This is part of a project to switch from SPSS to R. While there are good tools to import SPSS files into R (expss) what this question is part of is attempting to get the benefits of SPSS style labeling when data originates from CSV sources. This is to help bridge the staff training gap between SPSS and R by providing a common format for data.tables irrespective of file format origin.

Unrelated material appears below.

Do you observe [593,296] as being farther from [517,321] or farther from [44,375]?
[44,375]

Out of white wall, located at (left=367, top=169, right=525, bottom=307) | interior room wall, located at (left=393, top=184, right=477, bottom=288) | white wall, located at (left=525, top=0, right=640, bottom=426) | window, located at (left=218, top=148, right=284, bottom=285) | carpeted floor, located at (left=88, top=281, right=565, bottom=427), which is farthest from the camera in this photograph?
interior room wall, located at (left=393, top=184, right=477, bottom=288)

Whilst CSV does a reasonable job of storing data it is hopeless for providing meaningful data. This inevitably means variable and factor levels and labels have to come from somewhere else. In most short examples of this (e.g. in documentation) it is practical to simply hard code the meta data in. But for larger projects it makes more sense to store this meta data in a second csv file.
Example data file
ID,varone,vartwo,varthree,varfour,varfive,varsix,varseven,vareight,varnine,varten
1,1,34,1,,1,,1,1,4,
2,1,21,0,1,,1,3,14,3,2
3,1,54,1,,,1,3,6,4,4
4,2,32,1,1,1,,3,7,4,
5,3,66,0,,,1,3,9,3,3
6,2,43,1,,1,,1,12,2,1
7,2,26,0,,,1,2,11,1,
8,3,,1,1,,,2,15,1,4
9,1,34,1,,1,,1,12,3,4
10,2,46,0,,,,3,13,2,
11,3,39,1,1,1,,3,7,1,2
12,1,28,0,,,1,1,6,5,1
13,2,64,0,,1,,2,11,,3
14,3,34,1,1,,,3,10,1,1
15,1,52,1,,1,1,1,8,6,
Example metadata file
Rowlabels,ID,varone,vartwo,varthree,varfour,varfive,varsix,varseven,vareight,varnine,varten
varlabel,,Question one,Question two,Question three,Question four,Question five,Question six,Question seven,Question eight,Question nine,Question ten
varrole,Unique,Attitude,Unique,Filter,Filter,Filter,Filter,Attitude,Filter,Attitude,Attitude
Missing,Error,Error,Ignored,Error,Unchecked,Unchecked,Unchecked,Error,Error,Error,Ignored
vallable,,One,,No,Checked,Checked,Checked,x,One,A,Support
vallable,,Two,,Yes,,,,y,Two,B,Neutral
vallable,,Three,,,,,,z,Three,C,Oppose
vallable,,,,,,,,,Four,D,Dont know
vallable,,,,,,,,,Five,E,
vallable,,,,,,,,,Six,F,
vallable,,,,,,,,,Seven,G,
vallable,,,,,,,,,Eight,,
vallable,,,,,,,,,Nine,,
vallable,,,,,,,,,Ten,,
vallable,,,,,,,,,Eleven,,
vallable,,,,,,,,,Twelve,,
vallable,,,,,,,,,Thirteen,,
vallable,,,,,,,,,Fourteen,,
vallable,,,,,,,,,Fifteen,,
SO the common elements are the column names which are the key to both files
The first column of the metadata file describes the role of the row for the data file
so
varlabel provides the variable label for each column
varrole describes the analytic purpose of the variable
missing describes how to treat missing data
varlabel describes the label for a factor level starting at one on up to as many labels as there are.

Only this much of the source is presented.